▶ EXCERPT TO READ:
——

Books
Building on strong female characters
Sadia Abbas and Madhuri Vijay share their experience as debut authors and being shortlisted for the DSC Prize.Srizu Bajracharya
In November, for the ninth edition of the DSC Prize for South Asian Literature, works of six authors were shortlisted. Among them were the works of two women authors, The Empty Room by Sadia Abbas and The Far Field by Madhuri Vijay, both of whom are debut authors.
Abbas, who grew up in Pakistan and Singapore, portrays a moving portrait of life in Karachi at a pivotal moment in the nation’s history. The story follows a talented painter, Tahira, who tries to hold her life together during 1970s Karachi, where violence, and political and social uncertainty is on the rise.
Vijay’s story, too, follows a female protagonist Shalini, a privileged and restless young woman from Bengaluru, which is also the author’s birthplace. The protagonist sets out for a remote Himalayan village in the troubled northern region of Kashmir.

——

▶ INSTRUCTION 1:
List every name of a person or fictional character that appears in the article on the DSC Prize debut authors.
▶ INSTRUCTION 2:
Please extract the passage of the article on the DSC Prize debut authors from "Vijay’s story, too, follows" to "region of Kashmir.", keeping every word unchanged.
▶ INSTRUCTION 3:
Continue the article on the DSC Prize debut authors, picking up right after its final sentence.
The lines that come after this article have no connection to it.

▶ DATA EXTRACT:
——

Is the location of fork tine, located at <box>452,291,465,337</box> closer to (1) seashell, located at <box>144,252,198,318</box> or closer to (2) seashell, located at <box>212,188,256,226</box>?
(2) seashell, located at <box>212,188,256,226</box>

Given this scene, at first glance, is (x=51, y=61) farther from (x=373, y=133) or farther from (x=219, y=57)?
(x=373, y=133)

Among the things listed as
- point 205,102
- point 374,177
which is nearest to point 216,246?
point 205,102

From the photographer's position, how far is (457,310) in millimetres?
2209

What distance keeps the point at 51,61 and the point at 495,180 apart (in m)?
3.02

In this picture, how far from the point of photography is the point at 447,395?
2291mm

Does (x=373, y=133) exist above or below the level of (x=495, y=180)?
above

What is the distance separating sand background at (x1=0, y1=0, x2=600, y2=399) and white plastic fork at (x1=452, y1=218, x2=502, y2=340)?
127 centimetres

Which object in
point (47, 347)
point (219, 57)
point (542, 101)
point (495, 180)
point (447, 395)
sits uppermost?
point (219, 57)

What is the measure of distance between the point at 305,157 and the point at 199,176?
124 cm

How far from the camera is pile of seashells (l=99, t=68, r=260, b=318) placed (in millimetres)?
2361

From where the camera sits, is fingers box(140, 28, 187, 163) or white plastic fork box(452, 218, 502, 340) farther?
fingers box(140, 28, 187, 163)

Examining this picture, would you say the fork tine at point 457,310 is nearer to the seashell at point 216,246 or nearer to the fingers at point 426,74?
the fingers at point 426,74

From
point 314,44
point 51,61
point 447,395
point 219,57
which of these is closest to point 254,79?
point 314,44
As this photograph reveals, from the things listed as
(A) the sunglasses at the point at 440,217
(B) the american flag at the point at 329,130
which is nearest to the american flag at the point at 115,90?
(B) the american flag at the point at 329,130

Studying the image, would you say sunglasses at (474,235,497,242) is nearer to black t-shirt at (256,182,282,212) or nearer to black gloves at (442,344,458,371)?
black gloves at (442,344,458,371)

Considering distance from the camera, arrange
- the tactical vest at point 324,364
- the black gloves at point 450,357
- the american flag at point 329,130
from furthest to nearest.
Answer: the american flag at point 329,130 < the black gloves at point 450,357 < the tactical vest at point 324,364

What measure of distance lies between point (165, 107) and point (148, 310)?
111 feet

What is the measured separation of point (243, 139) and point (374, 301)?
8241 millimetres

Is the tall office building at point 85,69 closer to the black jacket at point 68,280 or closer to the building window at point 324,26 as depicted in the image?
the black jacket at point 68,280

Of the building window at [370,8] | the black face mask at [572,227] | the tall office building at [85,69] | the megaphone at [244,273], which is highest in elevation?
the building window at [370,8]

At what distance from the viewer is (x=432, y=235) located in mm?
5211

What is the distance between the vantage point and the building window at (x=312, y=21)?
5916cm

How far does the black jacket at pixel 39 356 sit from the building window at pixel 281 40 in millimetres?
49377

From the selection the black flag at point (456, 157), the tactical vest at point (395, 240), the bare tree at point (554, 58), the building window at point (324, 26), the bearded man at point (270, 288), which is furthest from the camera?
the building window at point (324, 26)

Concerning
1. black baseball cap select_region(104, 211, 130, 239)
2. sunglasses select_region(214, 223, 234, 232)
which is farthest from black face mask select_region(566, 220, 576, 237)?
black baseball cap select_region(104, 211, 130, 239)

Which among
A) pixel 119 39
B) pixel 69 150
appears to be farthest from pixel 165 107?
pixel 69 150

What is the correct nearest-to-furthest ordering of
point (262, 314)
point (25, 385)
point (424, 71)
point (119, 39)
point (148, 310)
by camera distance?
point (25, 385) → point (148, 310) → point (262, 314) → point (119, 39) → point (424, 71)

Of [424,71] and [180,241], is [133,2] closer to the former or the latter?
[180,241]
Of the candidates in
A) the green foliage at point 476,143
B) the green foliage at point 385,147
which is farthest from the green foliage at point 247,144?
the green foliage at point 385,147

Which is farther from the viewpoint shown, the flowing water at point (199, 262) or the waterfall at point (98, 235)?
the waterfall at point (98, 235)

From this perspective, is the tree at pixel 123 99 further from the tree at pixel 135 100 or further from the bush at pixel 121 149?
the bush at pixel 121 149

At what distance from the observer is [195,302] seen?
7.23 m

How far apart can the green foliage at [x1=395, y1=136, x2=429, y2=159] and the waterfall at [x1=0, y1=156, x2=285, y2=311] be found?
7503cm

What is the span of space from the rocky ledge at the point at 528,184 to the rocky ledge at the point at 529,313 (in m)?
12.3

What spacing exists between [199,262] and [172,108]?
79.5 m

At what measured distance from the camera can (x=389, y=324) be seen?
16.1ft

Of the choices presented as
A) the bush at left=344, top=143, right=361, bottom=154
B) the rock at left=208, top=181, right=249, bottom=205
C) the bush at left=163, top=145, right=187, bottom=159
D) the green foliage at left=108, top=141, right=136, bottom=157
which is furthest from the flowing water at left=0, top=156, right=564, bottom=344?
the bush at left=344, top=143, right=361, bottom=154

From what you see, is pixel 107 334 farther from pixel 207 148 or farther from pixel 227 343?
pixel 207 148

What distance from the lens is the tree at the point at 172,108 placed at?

——

▶ EXERCISE RESULT 1:
Sadia Abbas, Madhuri Vijay, Srizu Bajracharya, Tahira, Shalini

▶ EXERCISE RESULT 2:
Vijay’s story, too, follows a female protagonist Shalini, a privileged and restless young woman from Bengaluru, which is also the author’s birthplace. The protagonist sets out for a remote Himalayan village in the troubled northern region of Kashmir.

▶ EXERCISE RESULT 3:
The DSC prize is regarded as one of the most prestigious international literary awards specifically focused on South Asian fiction writing. The Post’s Srizu Bajracharya interviewed the two shortlisted female authors to understand their writing process and the inspiration for their themes in their works. Excerpts:
Sadia Abbas
The main character of your novel is an artist. How do you pull up elements to make a point that art has a greater influence on our lives?
I don’t tend to proselytise, so I can’t say I was trying to compel assent to the power of art. I love art and it’s done a lot for me. Women artists have also been very important in Pakistan—I am thinking of Zubeida Agha, Naheed Raza, Naiza Khan, Noor Jehan Bilgrami, Shahzia Sikander, Bani Abidi to name just a few. There is also the impact of Naheed Azfar, who was a big influence on me. I am in collaboration with Shahzia Sikander and in conversation with Komail Aijazauddin among others, so thinking about art comes easily to me. I was interested in trying to understand how women work and create in hostile situations and in a situation of inequity and misogyny.
Why do you think your novel was well-received?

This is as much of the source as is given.